Contributions are welcome, and they are greatly appreciated! Every little bit helps, and credit will always be given. You can contribute in many ways.
Before you get started, remember that it is easier for us to accept pull requests that are narrow in scope and easy to review. Ideally we want to see pull requests with a commit that is a logical changeset so plan to work in this fashion.
When committing a change, please include the issue number in your commit comment. This helps us track the progress in the related issue. This works like so
$ git commit CONTRIBUTING.rst -m 'improved the contributing docs for #1'
TODO: define some guidelines for what makes something easy to review.
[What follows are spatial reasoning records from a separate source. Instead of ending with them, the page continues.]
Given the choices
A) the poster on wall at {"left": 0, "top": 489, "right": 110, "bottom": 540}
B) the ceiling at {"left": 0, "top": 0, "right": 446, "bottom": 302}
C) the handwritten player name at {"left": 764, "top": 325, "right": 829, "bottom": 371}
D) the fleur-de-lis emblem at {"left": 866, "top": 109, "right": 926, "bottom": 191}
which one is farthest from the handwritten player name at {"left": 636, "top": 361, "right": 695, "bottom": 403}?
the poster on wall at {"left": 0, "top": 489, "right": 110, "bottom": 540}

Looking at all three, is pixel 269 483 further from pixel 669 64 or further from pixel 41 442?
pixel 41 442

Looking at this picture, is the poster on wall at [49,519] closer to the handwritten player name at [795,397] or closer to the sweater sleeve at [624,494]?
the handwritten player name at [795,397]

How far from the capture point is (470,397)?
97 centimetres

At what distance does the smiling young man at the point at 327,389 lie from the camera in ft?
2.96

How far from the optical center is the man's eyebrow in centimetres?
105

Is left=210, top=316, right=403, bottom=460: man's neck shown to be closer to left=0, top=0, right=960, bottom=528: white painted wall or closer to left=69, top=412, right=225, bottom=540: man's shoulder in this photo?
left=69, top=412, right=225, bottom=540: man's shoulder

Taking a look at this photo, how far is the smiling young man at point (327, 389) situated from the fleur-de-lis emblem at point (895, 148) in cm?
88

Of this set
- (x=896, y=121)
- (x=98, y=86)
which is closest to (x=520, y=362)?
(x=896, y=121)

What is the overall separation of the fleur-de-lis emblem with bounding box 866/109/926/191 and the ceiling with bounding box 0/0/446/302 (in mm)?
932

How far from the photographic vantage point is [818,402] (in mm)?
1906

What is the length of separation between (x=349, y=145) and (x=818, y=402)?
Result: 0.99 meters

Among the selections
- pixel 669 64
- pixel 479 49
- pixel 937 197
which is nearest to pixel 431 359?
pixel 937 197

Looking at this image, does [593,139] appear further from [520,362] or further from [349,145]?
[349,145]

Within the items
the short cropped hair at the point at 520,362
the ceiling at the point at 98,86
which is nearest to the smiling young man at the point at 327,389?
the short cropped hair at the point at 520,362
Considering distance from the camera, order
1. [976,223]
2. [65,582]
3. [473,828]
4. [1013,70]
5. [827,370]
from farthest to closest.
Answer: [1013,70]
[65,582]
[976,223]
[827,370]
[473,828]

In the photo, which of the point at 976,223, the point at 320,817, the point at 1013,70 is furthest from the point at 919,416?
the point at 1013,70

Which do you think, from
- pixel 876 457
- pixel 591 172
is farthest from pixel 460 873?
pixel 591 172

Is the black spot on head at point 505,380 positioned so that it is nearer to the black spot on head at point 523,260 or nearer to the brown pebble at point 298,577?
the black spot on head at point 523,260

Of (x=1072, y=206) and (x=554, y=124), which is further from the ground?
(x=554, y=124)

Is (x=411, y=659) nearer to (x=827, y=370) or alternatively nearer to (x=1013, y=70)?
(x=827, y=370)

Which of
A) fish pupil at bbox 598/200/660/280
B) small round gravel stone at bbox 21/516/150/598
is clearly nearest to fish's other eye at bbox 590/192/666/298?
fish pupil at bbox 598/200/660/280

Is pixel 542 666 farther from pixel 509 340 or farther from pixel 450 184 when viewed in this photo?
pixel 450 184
We label some issues to guide contributions.
- bitesized
- These bugs can be done by people with a beginning level of skill.
- intermediate
- These bugs can be done easily by people with an intermediate level or skill or by patient beginners who get frequent review.
- fly-by
- These can be done by people who are experts but don't have much time to devote to long term tasks.
- brainstorming
- These are tasks where we welcome discussion about the ideas mentioned in the issue
If you see a task that is not already being worked on, feel free to claim it by leaving a comment and start working.
For more advanced tasks and tasks without these labels, please talk to us first.
We are always learning. Review code in our repository and suggest improvements and alternatives to our approaches.
Look through pull requests and review the changes.
Help us by discussing issues we've tagged with the brainstorming label
Report bugs in our issue tracker. https://github.com/researchcompendia/researchcompendia/issues.
If you are reporting a bug, please include:
- Your browser information.
- Any details about your local setup that might be helpful in troubleshooting.
- Detailed steps to reproduce the bug.
Talk to us about features you'd like. Let us know how we are doing. You can send us email from the contact form or let us know by filing an issue in the issue tracker.
We could always use more documentation, whether as part of the official docs, in docstrings, or even on the web in blog posts, articles, and such.